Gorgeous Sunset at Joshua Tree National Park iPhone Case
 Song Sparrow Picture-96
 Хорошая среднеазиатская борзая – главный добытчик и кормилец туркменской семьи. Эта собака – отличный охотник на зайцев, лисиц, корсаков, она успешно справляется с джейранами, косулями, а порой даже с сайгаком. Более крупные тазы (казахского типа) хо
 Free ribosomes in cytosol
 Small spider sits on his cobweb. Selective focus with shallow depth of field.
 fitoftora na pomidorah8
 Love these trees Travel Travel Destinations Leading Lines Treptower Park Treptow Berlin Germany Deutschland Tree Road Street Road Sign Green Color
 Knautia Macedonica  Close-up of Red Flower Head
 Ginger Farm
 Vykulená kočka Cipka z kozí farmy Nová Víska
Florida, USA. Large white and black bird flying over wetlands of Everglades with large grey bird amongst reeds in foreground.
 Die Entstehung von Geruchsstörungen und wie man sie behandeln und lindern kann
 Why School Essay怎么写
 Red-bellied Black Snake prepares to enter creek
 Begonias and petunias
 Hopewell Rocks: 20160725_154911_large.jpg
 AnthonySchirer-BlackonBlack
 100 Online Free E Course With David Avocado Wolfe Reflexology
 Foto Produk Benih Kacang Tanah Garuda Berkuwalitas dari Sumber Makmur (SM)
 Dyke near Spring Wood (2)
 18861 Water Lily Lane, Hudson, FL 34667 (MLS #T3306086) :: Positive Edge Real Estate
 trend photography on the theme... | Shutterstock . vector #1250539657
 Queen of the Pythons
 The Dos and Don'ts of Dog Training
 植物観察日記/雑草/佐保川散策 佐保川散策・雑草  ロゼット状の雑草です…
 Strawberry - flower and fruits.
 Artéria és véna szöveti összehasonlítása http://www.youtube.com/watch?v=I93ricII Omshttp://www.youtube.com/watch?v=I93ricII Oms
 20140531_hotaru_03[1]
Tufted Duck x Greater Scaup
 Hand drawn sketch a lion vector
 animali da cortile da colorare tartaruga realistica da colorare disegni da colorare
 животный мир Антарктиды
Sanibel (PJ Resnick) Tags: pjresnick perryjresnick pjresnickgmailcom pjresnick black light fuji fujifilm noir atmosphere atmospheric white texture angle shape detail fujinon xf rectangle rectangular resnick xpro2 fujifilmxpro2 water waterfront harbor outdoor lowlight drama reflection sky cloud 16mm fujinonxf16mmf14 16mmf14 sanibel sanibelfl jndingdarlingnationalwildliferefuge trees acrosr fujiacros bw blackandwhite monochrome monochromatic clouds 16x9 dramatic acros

= = = =

**Problem to solve**
Please give the listing above once more, word for word.

**Reply**
Gorgeous Sunset at Joshua Tree National Park iPhone Case
 Song Sparrow Picture-96
 Хорошая среднеазиатская борзая – главный добытчик и кормилец туркменской семьи. Эта собака – отличный охотник на зайцев, лисиц, корсаков, она успешно справляется с джейранами, косулями, а порой даже с сайгаком. Более крупные тазы (казахского типа) хо
 Free ribosomes in cytosol
 Small spider sits on his cobweb. Selective focus with shallow depth of field.
 fitoftora na pomidorah8
 Love these trees Travel Travel Destinations Leading Lines Treptower Park Treptow Berlin Germany Deutschland Tree Road Street Road Sign Green Color
 Knautia Macedonica  Close-up of Red Flower Head
 Ginger Farm
 Vykulená kočka Cipka z kozí farmy Nová Víska
Florida, USA. Large white and black bird flying over wetlands of Everglades with large grey bird amongst reeds in foreground.
 Die Entstehung von Geruchsstörungen und wie man sie behandeln und lindern kann
 Why School Essay怎么写
 Red-bellied Black Snake prepares to enter creek
 Begonias and petunias
 Hopewell Rocks: 20160725_154911_large.jpg
 AnthonySchirer-BlackonBlack
 100 Online Free E Course With David Avocado Wolfe Reflexology
 Foto Produk Benih Kacang Tanah Garuda Berkuwalitas dari Sumber Makmur (SM)
 Dyke near Spring Wood (2)
 18861 Water Lily Lane, Hudson, FL 34667 (MLS #T3306086) :: Positive Edge Real Estate
 trend photography on the theme... | Shutterstock . vector #1250539657
 Queen of the Pythons
 The Dos and Don'ts of Dog Training
 植物観察日記/雑草/佐保川散策 佐保川散策・雑草  ロゼット状の雑草です…
 Strawberry - flower and fruits.
 Artéria és véna szöveti összehasonlítása http://www.youtube.com/watch?v=I93ricII Omshttp://www.youtube.com/watch?v=I93ricII Oms
 20140531_hotaru_03[1]
Tufted Duck x Greater Scaup
 Hand drawn sketch a lion vector
 animali da cortile da colorare tartaruga realistica da colorare disegni da colorare
 животный мир Антарктиды
Sanibel (PJ Resnick) Tags: pjresnick perryjresnick pjresnickgmailcom pjresnick black light fuji fujifilm noir atmosphere atmospheric white texture angle shape detail fujinon xf rectangle rectangular resnick xpro2 fujifilmxpro2 water waterfront harbor outdoor lowlight drama reflection sky cloud 16mm fujinonxf16mmf14 16mmf14 sanibel sanibelfl jndingdarlingnationalwildliferefuge trees acrosr fujiacros bw blackandwhite monochrome monochromatic clouds 16x9 dramatic acros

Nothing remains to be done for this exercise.